Le ministre de la justice dénonce l’implication de la France
La ville de Goma dans l’Est de la RDC, frontalière au Rwanda, s’est réveillée hier mardi 28 janvier 2025 avec de fortes détonations et des échanges de tirs et l’entrée dans plusieurs quartiers des combattants du groupe armé M23, soutenus par les forces rwandaises.
Plusieurs ambassades ont été attaqués et des magasins pillés à Kinshasa. Face à cette spirale de la violence, le ministre congolais de la justice Constant Mutamba, à travers un mémorandum, a ouvertement accusé la France de complicité.
Interdit d’entrer à l’ambassade de France pour déposer son mémorandum, car n’ayant pas demandé de rendez-vous à l’avance, Constant Mutamba, ministre congolais de la justice qu’on surnomme désormais le nouveau Lumumba, n’a pas mâché ses mots, pour dénoncer la complicité de la France dans l’agression rwandaise par le M23, qui ensanglante l’Est de la RDC depuis plusieurs années : « Nous ne sommes pas obligés.
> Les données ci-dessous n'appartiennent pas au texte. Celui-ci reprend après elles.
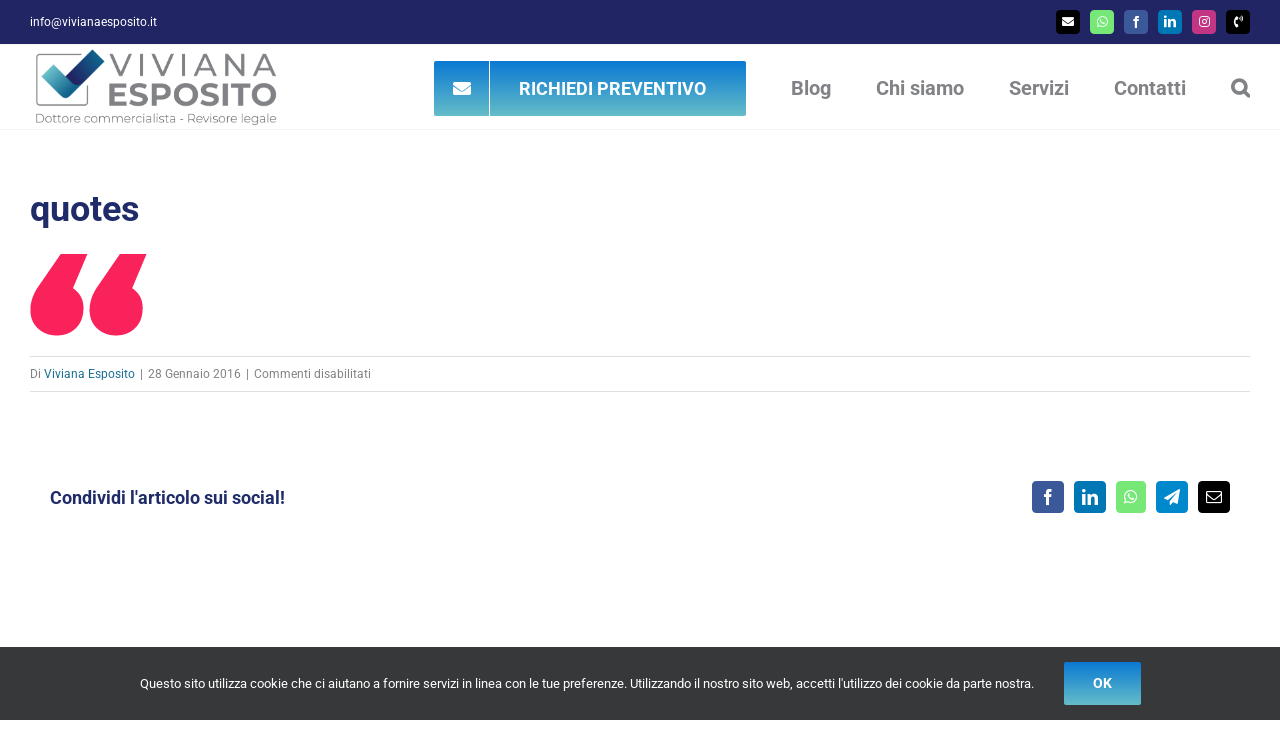

--- FILE ---
content_type: text/javascript
request_url: https://vivianaesposito.it/wp-content/plugins/skin-popout-pages/js/popout.js?ver=6.8.3
body_size: 2034
content:
/* =============================
	SKIN POPOUT PAGES SCRIPTS
	Skin Popout Pages plugin
================================ */
jQuery( function($) {
    "use strict";
	
	$.fn.skinPopout = function() {
	// Remove the previously opened popouts
		if ( $( '.popout-holder' ).length > 0 ) {
			$( '.popout-holder-overlay' ).detach();
		}
		
		var postLink = $(this).attr( 'href' ),
			top,
			topPos,
			contentHeight;
			
	// Build a clone
		var popoutClone = '<div class="popout-clone-holder">';
			popoutClone += '<div class="popout-clone-wrapper"></div>';
			popoutClone += '</div>';
			
		$( 'body' ).prepend( popoutClone );
		
		$( '.popout-clone-wrapper' ).load( postLink, function() {
			$( '.popout-clone-wrapper' ).imagesLoaded( function() {				
			// Insert the content into the clone first
				function buildClone() {
				// Adjust the featured image size
					if ( ! $( '.popout-clone-wrapper' ).find( '.popout' ).hasClass( 'img-circle' ) ) {
						var img			= $( '.popout-clone-wrapper' ).find( '.popout-featured-image' ),
							imgWidth	= $( '.popout-clone-wrapper' ).find( '.popout' ).hasClass( 'img-only' ) ? img.attr( 'data-img-w' ) : img.width(),
							ratio		= img.attr( 'data-img-ratio' );
				
						if ( $( '.popout-clone-wrapper' ).find( '.popout' ).hasClass( 'img-only' ) && ( window.innerWidth - 100 ) < imgWidth ) {
							imgWidth = window.innerWidth - 100;
						}
							
						img.width( imgWidth );				
						img.height( imgWidth/ratio );
					}
					
				// Calculate the clone's height
					contentHeight = $( '.popout-clone-wrapper' ).height();				
				/*
					If the content height can fit into viewport,
					position it in the middle,
					or close to top, otherwise.
				*/
					if ( window.innerHeight > contentHeight ) {
						topPos			= ( window.innerHeight/2 ) - ( contentHeight/2 );
						top				= topPos + 'px';
						contentHeight	= contentHeight-1 + 'px';
						
					} else {
						top = ( window.innerWidth > 1023 ) ? '75px' : '6%';					
						contentHeight = 'auto';
					}
				}
				
				function buildPopout() {
					var popout = '<div class="popout-holder-overlay">';						
					popout += '<div class="popout-holder" style="margin-top:' + top + ';">';
					
					popout += '<span class="close-popout round"><svg class="close-button" width="16.014px" height="16.013px" viewBox="0 0 16.014 16.013" enable-background="new 0 0 16.014 16.013"><path class="svg-fill" d="M0.419,14.09l6.016-6.084L0.419,1.922C-0.128,1.421-0.14,0.909,0.385,0.384c0.523-0.523,1.036-0.513,1.538,0.034 l6.084,6.016l6.084-6.016c0.501-0.547,1.014-0.558,1.538-0.034c0.523,0.524,0.513,1.037-0.034,1.538L9.579,8.006l6.016,6.084 c0.547,0.502,0.558,1.015,0.034,1.538c-0.524,0.524-1.037,0.513-1.538-0.034L8.007,9.579l-6.084,6.016 c-0.502,0.547-1.015,0.559-1.538,0.034C-0.14,15.105-0.128,14.592,0.419,14.09z"/></svg></span>';
					
					popout += '<div class="popout-wrapper content-pad" style="height:' + contentHeight + ';"></div>';						
					popout += '</div>';						
					popout += '</div>';
					
				// Remove the clone and insert the wrapper for the popout
					$( '.popout-clone-holder' ).remove();				
					$( 'html, body' ).addClass( 'popout-active' );
					$( 'body' ).prepend( popout );
					
				// Insert the post content and show it with small delay
					$( '.popout-wrapper' ).html( 'content loading' );
					
					$( '.popout-wrapper' ).load( postLink, function() {
						function adjustPopoutItems() {
							if ( ! $( '.popout-wrapper' ).find( '.popout' ).hasClass( 'img-circle' ) ) {
								var img			= $( '.popout-wrapper' ).find( '.popout-featured-image' ),
									imgWidth	= $( '.popout-wrapper' ).find( '.popout' ).hasClass( 'img-only' ) ? img.attr( 'data-img-w' ) : img.width(),
									ratio		= img.attr( 'data-img-ratio' );
						
								if ( $( '.popout-wrapper' ).find( '.popout' ).hasClass( 'img-only' ) && ( window.innerWidth - 100 ) < imgWidth ) {
									imgWidth = window.innerWidth - 100;
								}
									
								img.width( imgWidth );							
								img.height( imgWidth/ratio );
							}
								
							if ( $.isFunction( $.fn.skinEmbedSupport ) && 0 < $( '.popout-holder' ).find( 'iframe' ).length ) {
								$( '.popout-holder' ).find( 'iframe' ).skinEmbedSupport();
							
								if ( $.isFunction( $.fn.skinAdjustEmbedRatio ) ) {
									$( '.popout-holder iframe.skin-embed' ).skinAdjustEmbedRatio();
								}
							}
							
							if ( 0 < $( '.popout-wrapper' ).find( '.social-icon' ).length ) {
								$( '.popout-wrapper' ).find( '.social-icon' ).addClass( 'self-bouncer' ).skinIconFill2Background();
							}
							
							if ( 0 < $( '.popout-wrapper' ).find( '.skin-map-holder' ).length ) {
								$( '.skin-map-holder' ).skinRenderGoogleMap();
							}
							
							if ( 0 < $( '.popout-wrapper' ).find( '.skin-outlined-bttn' ).length ) {
								var bttn = $( '.popout-wrapper' ).find( '.skin-outlined-bttn' );
								
								if( bttn.hasClass( 'skin-anim-bttn' ) ) {
									$.when( bttn.skinAnimBttn() ).then( bttn.skinDrawBttnOutline() );
									
								} else {
									bttn.skinDrawBttnOutline();
								}
							}
						}
						
						function setPopout() {
							$( 'body' ).find( '.popout-holder-overlay' ).addClass( 'reveal' );
							$( '.popout-holder' ).addClass( 'reveal' ).find( '.popout-wrapper' ).addClass( 'reveal' );
							$( '.popout-holder' ).find( '.close-popout' ).addClass( 'reveal' );
						}
						
						$.when( adjustPopoutItems() ).then( setPopout() );
						
					// Close the lightbox on close button
						$( '.popout-holder' ).on( 'click', '.close-popout', function(e) {
							$.when( removePopout() ).then( removeOverlay() );
						});
				
					// Close the lightbox on esc
						$(document).keyup( function(e) {
							if ( 27 === e.keyCode ) {
								$.when( removePopout() ).then( removeOverlay() );
							}
						});
						
					// Close the lightbox by clicking outside of it
						$(document).on( 'click', function(e) {
							if ( 0 === $(e.target).closest( '.popout-holder' ).length ) {
								$.when( removePopout() ).then( removeOverlay() );
							}
						});
					});
				}
				
				$.when( buildClone() ).then( buildPopout() );
			});
		});
	}
// Helper function to remove the popout
	function removePopout() {
		$( '.popout-wrapper' ).removeClass( 'reveal' );		
		$( '.popout-holder' ).removeClass( 'reveal' ).find( '.close-popout' ).removeClass( 'reveal' );
	}
	
	function removeOverlay() {
		$( '.popout-holder-overlay' ).remove();
		$( 'html, body' ).removeClass( 'popout-active' );
	}
		
	jQuery( document ).ready( function($) {
		var popoutLink = $( '.menu-item-object-popout a, a.popout-page' );
			
		$(document).on( 'click', '.menu-item-object-popout a, a.popout-page', function(e) {
			e.preventDefault();
		});
		
		popoutLink.each( function() {
			$(this).on( "click auxclick contextmenu", function(e) {
				e.preventDefault();
					
				if ( 1 === e.which ) {
					$(this).skinPopout();
				}
				
				return false;
			});
		});
	});
});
Nous ne sommes pas obligés monsieur le diplomate. Nous ne sommes pas venus vous supplier pour déposer notre mémorandum. Nous ne sommes non pas venus pour chercher l’abri ici, parce que nous sommes chez nous. Nous n’avons pas du tout peur des français. Nous sommes fatigués de votre complicité. Nous sommes fatigués de votre soutien à un régime génocidaire. La France n’a eu de cesse de soutenir un pays accidentellement francophone. Vous avez donc intérêt à faire profil bas. »
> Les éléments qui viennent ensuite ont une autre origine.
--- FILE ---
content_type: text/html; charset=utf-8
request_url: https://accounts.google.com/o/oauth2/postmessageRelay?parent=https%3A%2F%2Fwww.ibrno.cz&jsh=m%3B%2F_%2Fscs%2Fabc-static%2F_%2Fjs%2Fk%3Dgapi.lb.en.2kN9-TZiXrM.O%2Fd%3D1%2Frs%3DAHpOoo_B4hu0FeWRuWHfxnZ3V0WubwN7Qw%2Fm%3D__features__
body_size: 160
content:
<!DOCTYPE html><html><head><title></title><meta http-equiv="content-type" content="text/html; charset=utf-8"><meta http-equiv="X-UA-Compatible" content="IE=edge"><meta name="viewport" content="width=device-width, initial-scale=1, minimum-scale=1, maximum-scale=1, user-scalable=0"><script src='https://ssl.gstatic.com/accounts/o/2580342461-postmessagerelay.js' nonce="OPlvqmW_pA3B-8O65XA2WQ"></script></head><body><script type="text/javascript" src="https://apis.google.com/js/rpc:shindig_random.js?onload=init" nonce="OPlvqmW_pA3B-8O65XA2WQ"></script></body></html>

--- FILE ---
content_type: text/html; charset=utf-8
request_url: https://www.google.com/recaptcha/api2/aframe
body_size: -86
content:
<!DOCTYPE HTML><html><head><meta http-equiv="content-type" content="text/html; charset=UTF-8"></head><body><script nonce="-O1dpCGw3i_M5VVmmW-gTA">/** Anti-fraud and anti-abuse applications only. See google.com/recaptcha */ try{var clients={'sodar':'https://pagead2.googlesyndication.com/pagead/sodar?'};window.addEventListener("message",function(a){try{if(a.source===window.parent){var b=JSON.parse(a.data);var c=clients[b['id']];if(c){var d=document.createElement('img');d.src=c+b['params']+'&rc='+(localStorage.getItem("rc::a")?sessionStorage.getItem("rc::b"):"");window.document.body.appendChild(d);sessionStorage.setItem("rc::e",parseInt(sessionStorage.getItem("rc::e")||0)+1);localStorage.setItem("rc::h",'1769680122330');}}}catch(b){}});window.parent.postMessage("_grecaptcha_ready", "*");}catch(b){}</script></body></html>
Alors qu’il avait renvoyé son appel à manifester prévu pour le 27 janvier dernier, le ministre de la justice, accompagné de plusieurs jeunes, met en garde le diplomate français qui menace de ne pas prendre la note du gouvernement : « Si vous voulez nous menacer, nous allons remobiliser nos militants et les appeler davantage. Et nous dormirons ici. Et donc lorsque l’équipe dirigeante de l’opposition républicaine arrive, c’est de pouvoir la recevoir. Mais vous, vous nous recevez dehors. Et donc, c’est une déception. Au-delà de cette déception, nous voulions vous remettre ce mémorandum et espérer qu’il parviendra au destinataire ».
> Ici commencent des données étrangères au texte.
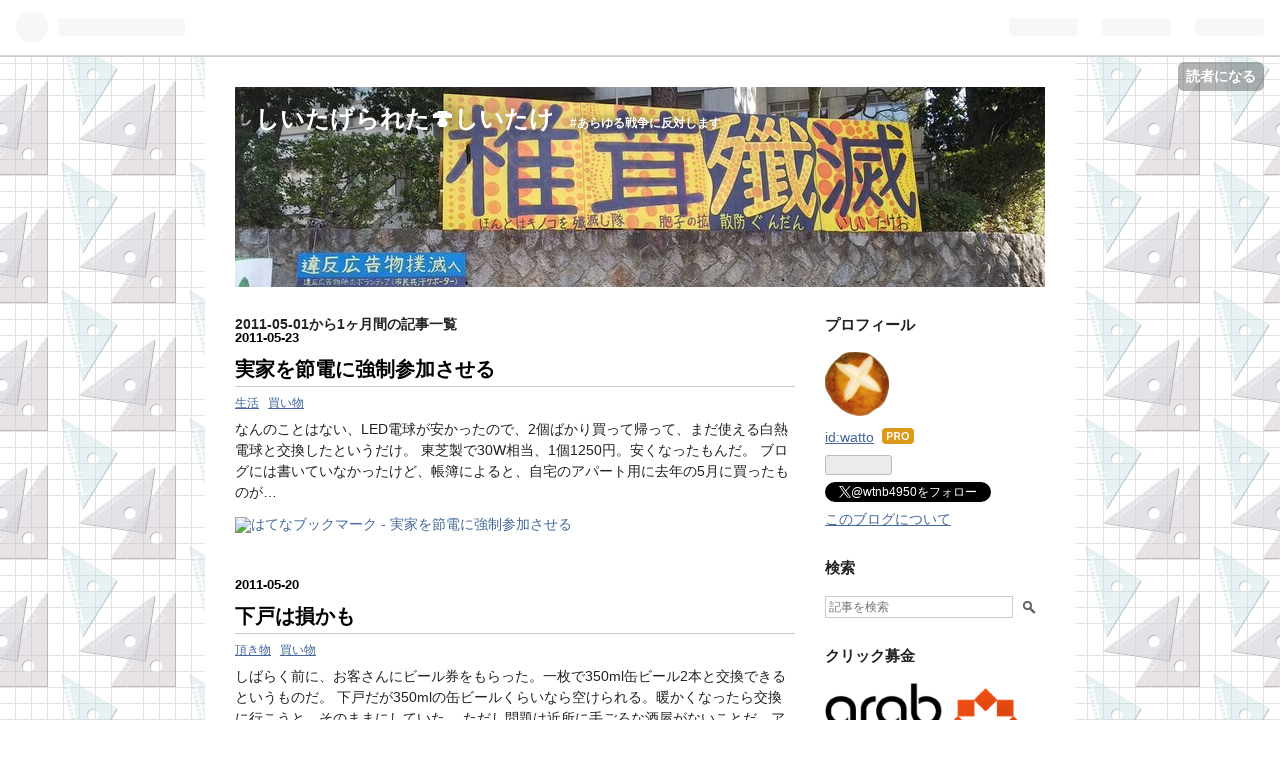

--- FILE ---
content_type: text/html; charset=utf-8
request_url: https://www.google.com/recaptcha/api2/aframe
body_size: 266
content:
<!DOCTYPE HTML><html><head><meta http-equiv="content-type" content="text/html; charset=UTF-8"></head><body><script nonce="kJkaL_JJSKK7T-cczMmgHQ">/** Anti-fraud and anti-abuse applications only. See google.com/recaptcha */ try{var clients={'sodar':'https://pagead2.googlesyndication.com/pagead/sodar?'};window.addEventListener("message",function(a){try{if(a.source===window.parent){var b=JSON.parse(a.data);var c=clients[b['id']];if(c){var d=document.createElement('img');d.src=c+b['params']+'&rc='+(localStorage.getItem("rc::a")?sessionStorage.getItem("rc::b"):"");window.document.body.appendChild(d);sessionStorage.setItem("rc::e",parseInt(sessionStorage.getItem("rc::e")||0)+1);localStorage.setItem("rc::h",'1764857279764');}}}catch(b){}});window.parent.postMessage("_grecaptcha_ready", "*");}catch(b){}</script></body></html>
Au cours de ces protestations des jeunes congolais, pour dénoncer l’inaction de la communauté internationale, les ambassades de Belgique, France, Etats-Unis, Rwanda, Ouganda et Kenya ont été prises pour cible par les manifestants. Pour le politologue Christian Moleka, ceci peut être perçu comme une forme de ras-le-bol vis-à-vis d’une communauté internationale qui se refuse à sanctionner le Rwanda. « Dans la perception de l’opinion, tous ces pays de l’Est, l’Ouganda, le Rwanda, le Kenya, sont considérés comme des pays anti-RDC qui soutiennent, d’une certaine manière, la balkanisation du Congo. Après, la France est particulièrement épinglée, alors qu’au Conseil de sécurité, elle s’est positionnée du côté du Congo » remarque-t-il. « Les Etats Unis, acteurs importants du changement souhaité dans la sous-région, sont également mis à l’index parce que pour beaucoup de Congolais, les Etats-Unis ont une capacité d’action qui peut faire que la guerre s’arrête, mais, à ce stade, on se limite à des communiqués. »
En fin de journée, la situation semble s’être stabilisée à Kinshasa. Une réunion du Conseil de sécurité des Nations unies à propos de la situation dans l’est de la RDC est prévue ce 28 janvier à 16h, heure de New York.
Des habitants de la capitale de la province du Nord-Kivu, dans l’est de la République démocratique du Congo, ont gagné des camps de déplacés de l’autre côté de la frontière. À Kinshasa, des manifestants ont attaqué de nombreuses ambassades étrangères. Du côté de l’ONU, une nouvelle réunion de son Conseil de sécurité est annoncée à New York.
Une communication du président congolais est annoncée, sans précision sur le moment choisi par Félix Tshisekedi pour s’exprimer sur cette escalade dans l’est de la RDC.